They are right to be concerned.
The Liberals claim Bill C-9: An Act to amend the Criminal Code (hate propaganda, hate crime and access to religious or cultural places) is about protecting Canadians from hate. But after carefully studying the bill, listening to expert testimony, and watching the Liberals’ actions unfold, I have come to a clear conclusion: Bill C-9 does not protect freedom. It threatens it.
At the heart of this issue is a quiet but dangerous change the Liberals, with the support of the Bloc Québécois, are now pushing through committee.
For decades, Canada’s Criminal Code has included a narrow but vital safeguard. Canadians cannot be criminally prosecuted for expressing, in good faith, an argument or opinion based on belief in a religious text. This protection is not a loophole. It is not a free pass for hatred or violence. It is a constitutional guardrail that the Supreme Court of Canada has repeatedly recognized as essential to preserving freedom of expression and freedom of religion.

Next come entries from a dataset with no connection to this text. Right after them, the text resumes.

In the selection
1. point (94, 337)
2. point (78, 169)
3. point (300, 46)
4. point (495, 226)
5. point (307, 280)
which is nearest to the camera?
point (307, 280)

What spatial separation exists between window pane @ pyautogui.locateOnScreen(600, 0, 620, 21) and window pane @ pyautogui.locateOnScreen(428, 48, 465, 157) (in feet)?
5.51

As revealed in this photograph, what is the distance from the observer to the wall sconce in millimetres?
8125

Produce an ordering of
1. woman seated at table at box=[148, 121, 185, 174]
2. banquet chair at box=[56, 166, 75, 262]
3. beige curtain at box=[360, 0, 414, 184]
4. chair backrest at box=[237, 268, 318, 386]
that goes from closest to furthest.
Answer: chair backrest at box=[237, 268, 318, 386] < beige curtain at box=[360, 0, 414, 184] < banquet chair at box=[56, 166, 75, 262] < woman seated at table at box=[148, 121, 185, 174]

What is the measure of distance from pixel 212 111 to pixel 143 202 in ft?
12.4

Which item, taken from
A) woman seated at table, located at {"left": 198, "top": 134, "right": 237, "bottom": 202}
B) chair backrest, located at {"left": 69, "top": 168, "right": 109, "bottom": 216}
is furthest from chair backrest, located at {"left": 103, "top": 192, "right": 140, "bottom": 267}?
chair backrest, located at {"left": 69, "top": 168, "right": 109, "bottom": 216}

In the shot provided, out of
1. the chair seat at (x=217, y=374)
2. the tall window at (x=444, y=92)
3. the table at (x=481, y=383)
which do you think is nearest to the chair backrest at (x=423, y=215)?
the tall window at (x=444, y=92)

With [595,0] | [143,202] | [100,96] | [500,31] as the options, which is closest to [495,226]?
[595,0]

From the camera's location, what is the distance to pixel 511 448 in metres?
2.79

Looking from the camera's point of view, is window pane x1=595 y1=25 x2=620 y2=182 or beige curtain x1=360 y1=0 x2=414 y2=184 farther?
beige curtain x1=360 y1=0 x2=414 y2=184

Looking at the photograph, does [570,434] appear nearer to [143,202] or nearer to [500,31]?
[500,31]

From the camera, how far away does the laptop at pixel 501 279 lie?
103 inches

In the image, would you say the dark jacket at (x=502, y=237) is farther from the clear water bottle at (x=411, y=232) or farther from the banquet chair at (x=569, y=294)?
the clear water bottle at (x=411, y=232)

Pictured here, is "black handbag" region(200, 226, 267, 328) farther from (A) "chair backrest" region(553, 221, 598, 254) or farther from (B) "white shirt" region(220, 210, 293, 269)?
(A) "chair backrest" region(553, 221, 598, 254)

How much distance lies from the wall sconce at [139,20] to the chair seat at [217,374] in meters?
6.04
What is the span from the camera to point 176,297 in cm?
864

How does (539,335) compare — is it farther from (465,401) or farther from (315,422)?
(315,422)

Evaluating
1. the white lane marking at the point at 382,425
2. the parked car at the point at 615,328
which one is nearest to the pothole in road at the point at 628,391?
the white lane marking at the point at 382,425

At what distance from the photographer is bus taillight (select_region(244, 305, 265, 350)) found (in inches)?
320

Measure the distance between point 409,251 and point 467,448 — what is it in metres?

Under current law, violence, calls to violence, and advocacy of genocide are already illegal. They always have been. There is no religious exemption for those acts, and there never should be. Yet now, the Liberals and Bloc are proposing to strip this safeguard from the Criminal Code entirely.
If they succeed, Canadians could face criminal prosecution, and up to two years in prison, for expressing sincerely held religious beliefs that the government finds offensive.
This is not speculation. During justice committee hearings, the Liberal chair openly questioned whether passages from the Bible and Tora – specifically Leviticus, Deuteronomy, and Romans – should be considered hateful.
He went further, stating that prosecutors should be able to press charges for their use. This same member of Parliament has since been appointed minister of Canadian identity and culture. In a free country, we debate ideas we disagree with. We do not criminalize them.
Multiple legal experts told the justice committee the same thing. The religious-text defence is narrow, carefully limited, and does not protect hatred or violence. Removing it will not make Canadians safer. It will simply give the government new power to police belief, speech, and conscience.
That is not a road Canada should ever go down.
As Conservatives, we believe in protecting people, not controlling thought. And we believe that the government has no business deciding which religious beliefs are acceptable and which are criminal.
That is why our Conservative team is fighting Bill C-9 at every stage—through committee work, public debate, petitions, and by demanding that the Justice Committee hear directly from faith-based communities across Canada.
I will continue to speak out forcefully against this legislation and to raise the voices of our region in the House of Commons. I encourage you to do the same by contacting the Minister of Justice and making your opposition known.
This assault on freedom of expression and freedom of religion cannot stand.